[START]

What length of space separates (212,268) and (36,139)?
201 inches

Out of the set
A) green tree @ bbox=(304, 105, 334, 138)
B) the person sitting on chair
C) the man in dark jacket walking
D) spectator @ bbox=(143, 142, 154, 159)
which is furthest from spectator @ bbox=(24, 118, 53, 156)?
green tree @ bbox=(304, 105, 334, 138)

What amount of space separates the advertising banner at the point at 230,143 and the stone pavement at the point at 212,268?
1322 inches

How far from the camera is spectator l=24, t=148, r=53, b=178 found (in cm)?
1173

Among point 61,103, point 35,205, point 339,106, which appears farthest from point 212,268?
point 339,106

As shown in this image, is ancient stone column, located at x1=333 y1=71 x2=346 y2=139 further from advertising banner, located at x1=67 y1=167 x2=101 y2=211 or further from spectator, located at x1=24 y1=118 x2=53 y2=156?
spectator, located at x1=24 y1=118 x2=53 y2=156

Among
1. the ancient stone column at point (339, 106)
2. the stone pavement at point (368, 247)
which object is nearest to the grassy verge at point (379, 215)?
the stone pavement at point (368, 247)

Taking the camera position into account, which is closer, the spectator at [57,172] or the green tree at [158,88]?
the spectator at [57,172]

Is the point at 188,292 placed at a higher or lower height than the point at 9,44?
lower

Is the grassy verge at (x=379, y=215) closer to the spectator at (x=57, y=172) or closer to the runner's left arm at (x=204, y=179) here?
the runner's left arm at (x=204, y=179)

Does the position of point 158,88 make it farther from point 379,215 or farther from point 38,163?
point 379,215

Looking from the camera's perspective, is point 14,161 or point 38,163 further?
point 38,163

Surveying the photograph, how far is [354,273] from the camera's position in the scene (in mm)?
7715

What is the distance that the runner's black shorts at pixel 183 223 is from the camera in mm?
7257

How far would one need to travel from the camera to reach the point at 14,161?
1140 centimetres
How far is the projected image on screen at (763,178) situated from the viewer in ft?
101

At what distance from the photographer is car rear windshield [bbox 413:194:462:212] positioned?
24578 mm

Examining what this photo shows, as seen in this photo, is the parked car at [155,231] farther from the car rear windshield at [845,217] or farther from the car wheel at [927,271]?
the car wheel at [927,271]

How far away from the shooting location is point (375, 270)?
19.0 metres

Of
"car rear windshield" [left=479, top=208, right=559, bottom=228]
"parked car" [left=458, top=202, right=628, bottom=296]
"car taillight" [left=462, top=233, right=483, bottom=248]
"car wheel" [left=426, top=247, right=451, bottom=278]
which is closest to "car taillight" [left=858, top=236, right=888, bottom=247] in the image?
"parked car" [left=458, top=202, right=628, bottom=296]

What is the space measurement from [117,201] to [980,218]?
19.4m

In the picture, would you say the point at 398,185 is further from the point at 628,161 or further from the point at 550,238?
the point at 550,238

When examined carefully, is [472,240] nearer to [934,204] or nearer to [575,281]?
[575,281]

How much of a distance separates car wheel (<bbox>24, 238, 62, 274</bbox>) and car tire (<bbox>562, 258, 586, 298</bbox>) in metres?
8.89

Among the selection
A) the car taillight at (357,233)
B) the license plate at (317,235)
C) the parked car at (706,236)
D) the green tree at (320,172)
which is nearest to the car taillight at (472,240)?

[END]

Write each line above out exactly.

### ANSWER
What length of space separates (212,268) and (36,139)?
201 inches

Out of the set
A) green tree @ bbox=(304, 105, 334, 138)
B) the person sitting on chair
C) the man in dark jacket walking
D) spectator @ bbox=(143, 142, 154, 159)
which is furthest from spectator @ bbox=(24, 118, 53, 156)?
green tree @ bbox=(304, 105, 334, 138)

What amount of space separates the advertising banner at the point at 230,143 and the stone pavement at the point at 212,268?
1322 inches

How far from the camera is spectator l=24, t=148, r=53, b=178 found (in cm)?
1173

Among point 61,103, point 35,205, point 339,106, which appears farthest from point 212,268?
point 339,106

As shown in this image, is ancient stone column, located at x1=333 y1=71 x2=346 y2=139 further from advertising banner, located at x1=67 y1=167 x2=101 y2=211 or further from spectator, located at x1=24 y1=118 x2=53 y2=156?
spectator, located at x1=24 y1=118 x2=53 y2=156

Among
1. the ancient stone column at point (339, 106)
2. the stone pavement at point (368, 247)
which object is nearest to the grassy verge at point (379, 215)?
the stone pavement at point (368, 247)

Taking the camera position into account, which is closer, the spectator at [57,172] or the green tree at [158,88]?
the spectator at [57,172]

Is the point at 188,292 placed at a higher or lower height than the point at 9,44?
lower

Is the grassy verge at (x=379, y=215) closer to the spectator at (x=57, y=172) or closer to the runner's left arm at (x=204, y=179) here?
the runner's left arm at (x=204, y=179)

Does the position of point 158,88 make it farther from point 379,215 or farther from point 38,163?
point 379,215

Looking from the camera's perspective, is point 14,161 or point 38,163 further?
point 38,163

Surveying the photograph, how far is [354,273] from the camera's position in the scene (in mm)?
7715

What is the distance that the runner's black shorts at pixel 183 223 is from the camera in mm?
7257

How far would one need to travel from the camera to reach the point at 14,161?
1140 centimetres
How far is the projected image on screen at (763,178) situated from the viewer in ft?
101

At what distance from the photographer is car rear windshield [bbox 413:194:462:212] positioned?
24578 mm

Examining what this photo shows, as seen in this photo, is the parked car at [155,231] farther from the car rear windshield at [845,217] or farther from the car wheel at [927,271]?
the car wheel at [927,271]

How far away from the shooting location is point (375, 270)?
19.0 metres

Of
"car rear windshield" [left=479, top=208, right=559, bottom=228]
"parked car" [left=458, top=202, right=628, bottom=296]
"car taillight" [left=462, top=233, right=483, bottom=248]
"car wheel" [left=426, top=247, right=451, bottom=278]
which is closest to "car taillight" [left=858, top=236, right=888, bottom=247] in the image?
"parked car" [left=458, top=202, right=628, bottom=296]

What is the space measurement from [117,201] to [980,218]?
19.4m

In the picture, would you say the point at 398,185 is further from the point at 628,161 or further from the point at 550,238?
the point at 550,238

When examined carefully, is [472,240] nearer to [934,204] or nearer to [575,281]?
[575,281]

How much of a distance separates car wheel (<bbox>24, 238, 62, 274</bbox>) and car tire (<bbox>562, 258, 586, 298</bbox>) in metres?
8.89

Among the selection
A) the car taillight at (357,233)
B) the license plate at (317,235)
C) the parked car at (706,236)
D) the green tree at (320,172)
which is nearest to the car taillight at (472,240)?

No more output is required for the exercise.